*** Passage to read

All of the above makes sense if one considers that the South never really lost the War Between the States. After reconstruction, Jim Crow was slavery in another guise. The South continued to protect its core interests through Southern Democrats in Congress until civil rights legislation in the sixties caused them to make the Republican Party the agent of its continued hegemony. President Nixon seized the opportunity for a realignment of interests.
We are now seeing the flourishing of plantation economics as the dominant economic paradigm in the Republican Party. Economic insecurity is the means of control, and debt is its instrument. A militarized police force is the enforcer. And a massive propaganda apparatus persuades a hapless public that the threat to their welfare comes from below rather than from above---at the hands of the economic royalists.
Nothing symbolizes the ongoing process of subjugation better than the War on Labor. In a single-minded effort to break the back of the labor movement, the economic royalists were even willing to outsource the nation's manufacturing to other countries. The return to serfdom also ushered in a return to plantation culture with respect to race and gender.
The Republican Party, as it is presently constituted, is unfit to govern this country. Our real adversaries, however, are the economic royalists and International adventurists that ultimately control both parties. When it came to the outsourcing of American manufacturing, the Democrats were the acquiescent handmaidens of the royalists with NAFTA. And in place of the promise to redress the overreach of NAFTA, we are now getting TPP and TTIP. Obama told the bankers, "I am the only one standing between you and pitchforks." He continued to do so, and not a single banker was called to account for the massive fraud.
With respect to our reckless International adventures, Democrats have been fellow travelers. In what calculus, pray tell, is the present agony of Syria justified? Is there a better historical analogy than Spain in 1936? Is there a better historical analogy to the destruction of Gaza than the response to the Warsaw Ghetto Uprising during WWII? Who have we become?

******
*** Input data

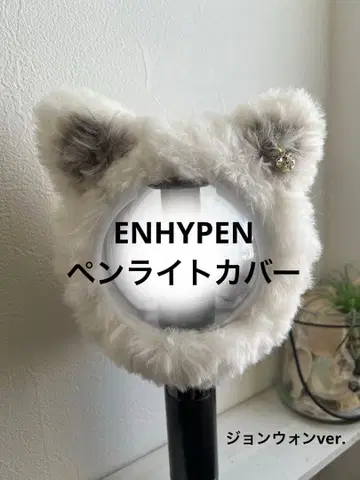 ENHYPEN 응원봉 커버 정원 ver.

******

* **Assignment**
In the commentary on plantation economics, what does the text name as the instrument of control?

* **Task result**
Debt.